The influence of
carmoxirole, a new
antihypertensive DA2-agonist on human platelet aggregation was studied in vitro and ex vivo. In an open study 15 patients with
essential hypertension received 3 doses of
carmoxirole, 0.5, 1 and 2 mg daily, each for a 2-week period, following a 2-week placebo phase. At the end of each 2-week period blood pressure, platelet aggregation, plasma
carmoxirole and plasma
catecholamines were measured. Preliminary experiments in vitro showed that 10 microM
carmoxirole inhibited the
adrenaline induced aggregation velocity by 10%: Increasing the
carmoxirole concentration caused dose dependent inhibition which was complete at 1 mM.

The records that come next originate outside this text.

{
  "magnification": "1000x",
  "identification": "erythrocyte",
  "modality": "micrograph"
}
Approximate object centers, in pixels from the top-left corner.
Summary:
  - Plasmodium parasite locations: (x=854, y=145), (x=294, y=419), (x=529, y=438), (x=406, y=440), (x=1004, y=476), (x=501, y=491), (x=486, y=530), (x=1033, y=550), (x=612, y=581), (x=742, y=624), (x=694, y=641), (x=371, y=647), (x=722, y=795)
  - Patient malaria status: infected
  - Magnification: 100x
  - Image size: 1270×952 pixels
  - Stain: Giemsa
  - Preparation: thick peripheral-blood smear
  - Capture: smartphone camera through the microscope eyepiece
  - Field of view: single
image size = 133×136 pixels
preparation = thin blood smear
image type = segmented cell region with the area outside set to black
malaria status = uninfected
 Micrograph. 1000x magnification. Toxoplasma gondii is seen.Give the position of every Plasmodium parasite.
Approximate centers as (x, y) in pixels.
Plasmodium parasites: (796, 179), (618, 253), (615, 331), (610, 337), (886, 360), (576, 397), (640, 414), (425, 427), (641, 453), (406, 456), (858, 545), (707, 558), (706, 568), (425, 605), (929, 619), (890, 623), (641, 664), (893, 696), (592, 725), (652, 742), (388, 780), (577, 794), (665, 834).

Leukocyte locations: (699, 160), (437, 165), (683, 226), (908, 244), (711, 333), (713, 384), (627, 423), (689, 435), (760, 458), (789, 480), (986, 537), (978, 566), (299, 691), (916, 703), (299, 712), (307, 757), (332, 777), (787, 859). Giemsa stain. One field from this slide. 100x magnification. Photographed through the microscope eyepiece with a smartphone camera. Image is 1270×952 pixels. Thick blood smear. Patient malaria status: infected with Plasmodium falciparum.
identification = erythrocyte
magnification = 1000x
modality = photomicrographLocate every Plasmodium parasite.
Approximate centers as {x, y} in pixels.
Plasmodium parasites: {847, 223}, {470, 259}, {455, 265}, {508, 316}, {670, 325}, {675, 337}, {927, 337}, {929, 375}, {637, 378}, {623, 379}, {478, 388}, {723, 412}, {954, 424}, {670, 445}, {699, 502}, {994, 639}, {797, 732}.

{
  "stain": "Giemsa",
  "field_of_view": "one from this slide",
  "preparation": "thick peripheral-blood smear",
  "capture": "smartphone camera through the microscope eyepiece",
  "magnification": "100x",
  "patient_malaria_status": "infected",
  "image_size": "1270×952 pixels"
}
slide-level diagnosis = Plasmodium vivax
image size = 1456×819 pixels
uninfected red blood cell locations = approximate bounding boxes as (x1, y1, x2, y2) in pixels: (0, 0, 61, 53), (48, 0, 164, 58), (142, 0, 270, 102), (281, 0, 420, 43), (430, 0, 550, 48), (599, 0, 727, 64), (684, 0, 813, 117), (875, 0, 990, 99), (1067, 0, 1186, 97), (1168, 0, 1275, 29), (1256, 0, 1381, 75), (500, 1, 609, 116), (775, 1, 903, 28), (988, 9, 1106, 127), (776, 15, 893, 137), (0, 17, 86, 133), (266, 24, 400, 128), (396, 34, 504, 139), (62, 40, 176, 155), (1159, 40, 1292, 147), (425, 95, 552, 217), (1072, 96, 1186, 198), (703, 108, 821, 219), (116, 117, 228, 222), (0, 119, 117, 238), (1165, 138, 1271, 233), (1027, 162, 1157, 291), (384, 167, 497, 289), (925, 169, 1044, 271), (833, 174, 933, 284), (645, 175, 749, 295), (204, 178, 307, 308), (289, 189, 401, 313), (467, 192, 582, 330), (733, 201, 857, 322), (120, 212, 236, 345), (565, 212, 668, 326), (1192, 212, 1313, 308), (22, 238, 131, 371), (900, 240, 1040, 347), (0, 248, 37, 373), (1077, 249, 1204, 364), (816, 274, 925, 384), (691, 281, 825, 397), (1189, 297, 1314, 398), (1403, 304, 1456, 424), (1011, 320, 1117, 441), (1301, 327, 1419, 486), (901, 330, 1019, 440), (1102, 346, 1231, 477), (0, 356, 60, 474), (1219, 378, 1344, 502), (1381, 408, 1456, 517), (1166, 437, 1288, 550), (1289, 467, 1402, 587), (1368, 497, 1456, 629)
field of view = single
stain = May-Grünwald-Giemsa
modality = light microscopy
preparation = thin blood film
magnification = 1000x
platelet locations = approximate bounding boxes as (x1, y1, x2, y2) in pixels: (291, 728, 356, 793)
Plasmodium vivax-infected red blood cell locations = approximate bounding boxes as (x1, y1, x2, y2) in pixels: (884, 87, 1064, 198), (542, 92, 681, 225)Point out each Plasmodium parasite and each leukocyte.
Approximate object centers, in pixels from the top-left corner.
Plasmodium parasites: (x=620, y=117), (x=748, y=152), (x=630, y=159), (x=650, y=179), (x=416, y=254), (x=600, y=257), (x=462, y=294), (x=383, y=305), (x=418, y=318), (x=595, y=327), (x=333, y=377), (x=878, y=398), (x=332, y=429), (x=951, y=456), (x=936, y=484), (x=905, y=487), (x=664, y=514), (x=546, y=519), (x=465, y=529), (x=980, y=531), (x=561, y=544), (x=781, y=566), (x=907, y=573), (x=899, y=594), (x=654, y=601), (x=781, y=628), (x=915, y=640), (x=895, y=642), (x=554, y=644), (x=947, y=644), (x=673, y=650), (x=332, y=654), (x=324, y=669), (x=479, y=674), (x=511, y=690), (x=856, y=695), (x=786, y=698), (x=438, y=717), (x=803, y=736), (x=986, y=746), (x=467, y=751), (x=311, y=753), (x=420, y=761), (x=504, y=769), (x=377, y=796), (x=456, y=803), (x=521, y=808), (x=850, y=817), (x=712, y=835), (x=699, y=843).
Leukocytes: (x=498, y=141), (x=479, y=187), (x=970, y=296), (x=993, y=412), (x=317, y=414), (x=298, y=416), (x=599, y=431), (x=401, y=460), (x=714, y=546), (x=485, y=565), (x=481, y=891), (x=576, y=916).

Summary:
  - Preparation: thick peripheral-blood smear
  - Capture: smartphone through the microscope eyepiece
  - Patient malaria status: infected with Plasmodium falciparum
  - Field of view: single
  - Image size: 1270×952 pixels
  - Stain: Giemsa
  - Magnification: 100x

Carmoxirole itself caused a weak aggregating effect on human platelets in vitro. Blood pressure was reduced from 163 +/- 11/103 +/- 3 before treatment to 155 +/- 11/97 +/- 4, 148 +/- 11/93 +/- 4 and 143 +/- 11/90 +/- 6 mmHg following 2 weeks of 0.5, 1 and 2 mg oral
carmoxirole, respectively.
Carmoxirole plasma levels 2 1/2 h after the last
capsule administration were 0.37 +/- 0.612, 0.95 +/- 1.045 and 3.69 +/- 2.570 ng/ml following treatment with 0.5, 1 and 2 mg
carmoxirole, respectively. No influence of
carmoxirole on plasma
catecholamines could be established. Compared to 100% before treatment, the
5-hydroxytryptamine induced platelet aggregation velocity ex vivo decreased to 70%, 38% and 69% after the administration of 0.5, 1 and 2 mg
carmoxirole, respectively. The
adrenaline induced aggregation velocity was reduced in the same manner. These results show that
carmoxirole is an
antihypertensive agent with antithrombotic potential.